Undergraduate Research Highlights Collaboration

Visitors to Geological Society of America 2023 poster session 28-49 saw first hand the collaborative nature of the Critical Zone Collaborative Network.

Dust Variation Along An Urban Gradient in Philadelphia was presented by Temple University student Emilie Tannert-Schmidt during the March 2023 Northeast-Southeast meeting of the Geological Society of America. Tannert-Schmidt investigated "the grain size distribution, mass flux, mineralogy, and geochemistry of atmospheric dust" in various places throughout Philly.

This work is part of the Critical Zone Collaborative Network's Urban Cluster projects and the Urban Cluster's Laura Toran, also based at Temple University, advised Tannert-Schmidt in the work and joins Tannert-Schmidt and another undergrad as co-authors on the paper presented at GSA.

Data presented in the paper came from samples gathered by a passive dust collector installed on the roof of a building.

Urban Cluster photo
Dust collector on the green roof of Charles Library on Temple University campus. (Photo courtesy Laura Toran)
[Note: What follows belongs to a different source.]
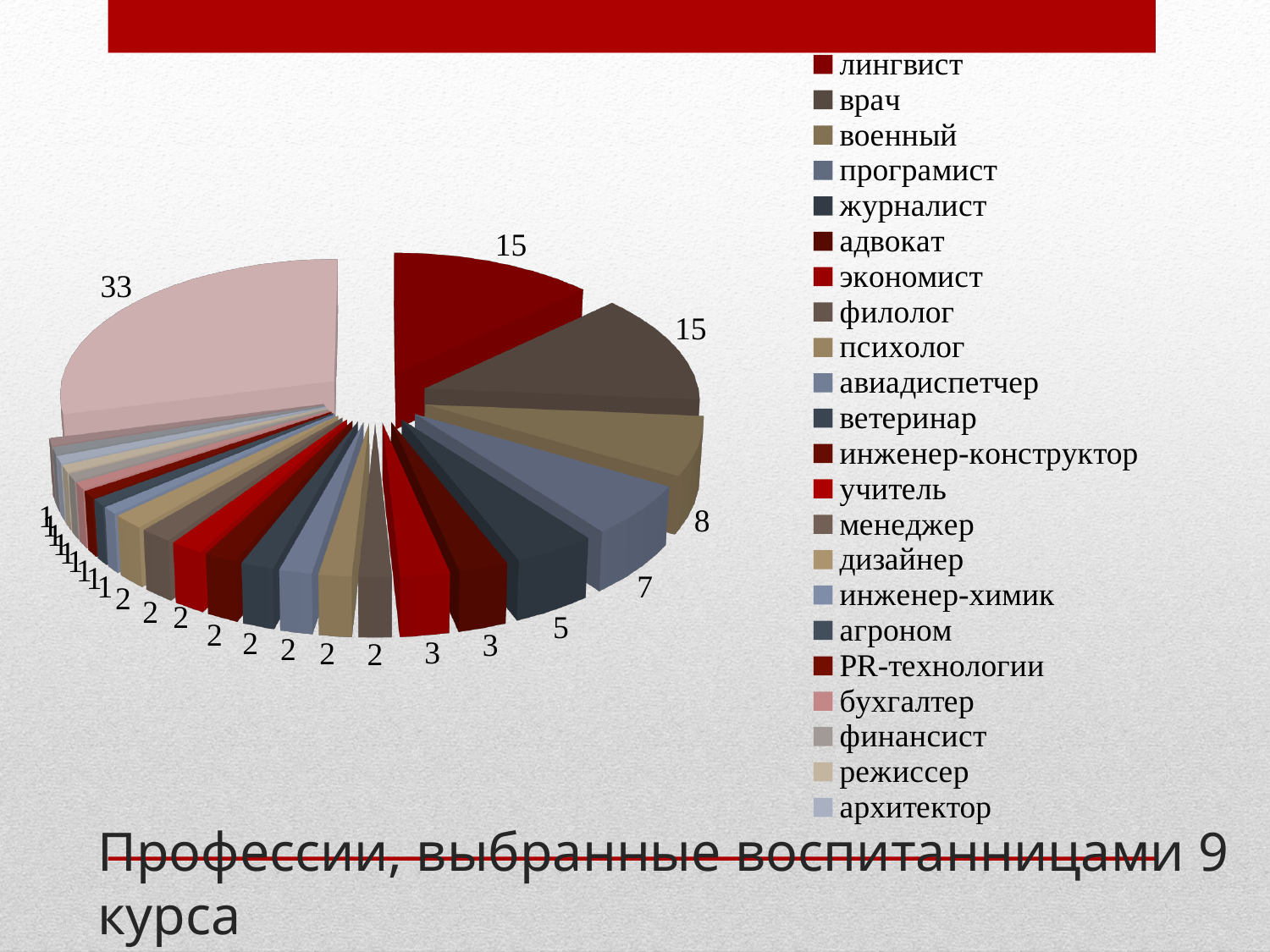
What is the smallest value labelled on the pie chart? 1 What is the difference between the values for лингвист and военный? 7 Which is larger, the value for военный or the value for програмист? военный What is the value for лингвист? 15 What is the first entry listed in the legend? лингвист What is the largest value labelled on the pie chart? 33 What is the value for журналист? 5 What is the value for програмист? 7 What is the value for военный? 8 What is the value for врач? 15 What kind of chart is shown on the slide? pie chart How many entries does the legend list? 22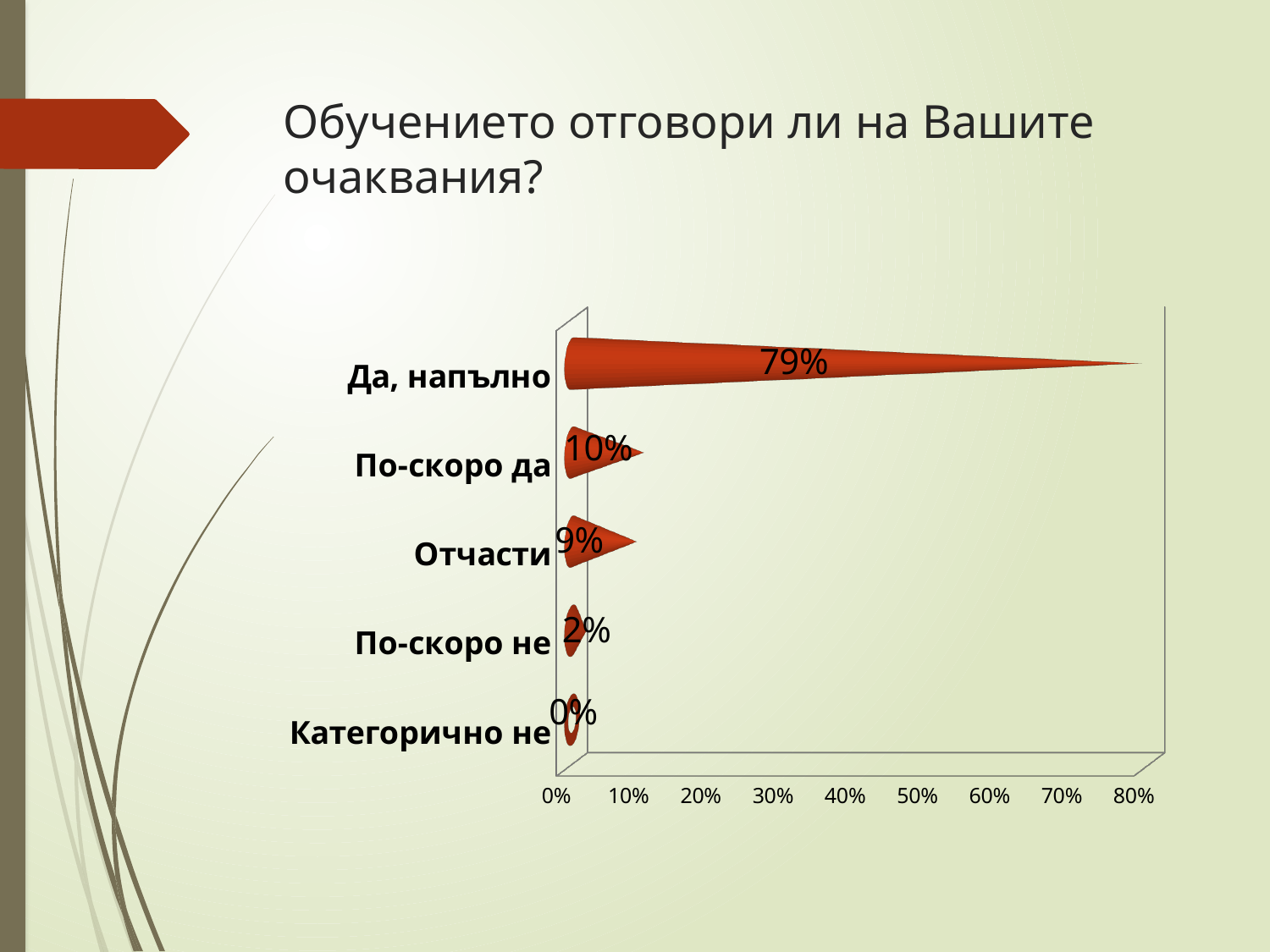
What is the title of the slide? Обучението отговори ли на Вашите очаквания? What is the difference between the values for "Да, напълно" and "По-скоро да"? 69% What is the value for "По-скоро не"? 2% How many categories are shown in the chart? 5 Which is larger, the value for "Отчасти" or the value for "По-скоро не"? Отчасти Which category has the highest value? Да, напълно What is the value for "Отчасти"? 9% What kind of chart is shown on the slide? Bar chart What is the value for "По-скоро да"? 10% What is the value for "Категорично не"? 0% What is the value for "Да, напълно"? 79% Which category has the lowest value? Категорично не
Toran posted this image of the collector in its rooftop location on her blog.

The design for this passive collector was sketched up by Dust^2 Cluster's Jeff Munroe more than a decade ago as part of his ongoing, long-term research in the Southwest United States.

Munroe, based at Middlebury College, worked with the fabrication team at Middlebury to create the first prototype and now has more that two dozen of these collectors throughout high altitude research sites in the Uinta Mountains.

Photo courtesy Jeff Munroe

When Toran was looking for a passive dust collector, Munroe quickly shared not only the collector, but the design as well keeping in mind that the more the piece of equipment is used the more refined and efficient it will become.

The collector is very straightforward. It sits in the place it's set up, a corrugated surface holds a collection of glass marbles. Dust falls into the collector, slips past the marbles, gathers on the marbles, gathers in the bottom of the sections of the collector, and then the marbles are removed from their sections, rinsed with water which collects the dust, then the water is eventually removed and the dust is sent to a lab for analysis.

More about the collector and early work with the equipment in this 2014 paper (not open source).

Over a decade of science has been supported by these passive dust collectors.

Collaboration is at the core of the CZCN's work, and one of the reasons the National Science Foundation funded the 5-year project. To find ways, small and large, that researchers could work together. What starts as 'I've got equipment that may work for you' quickly leads to a tool providing data for a rising environmental scientist to include in their poster session.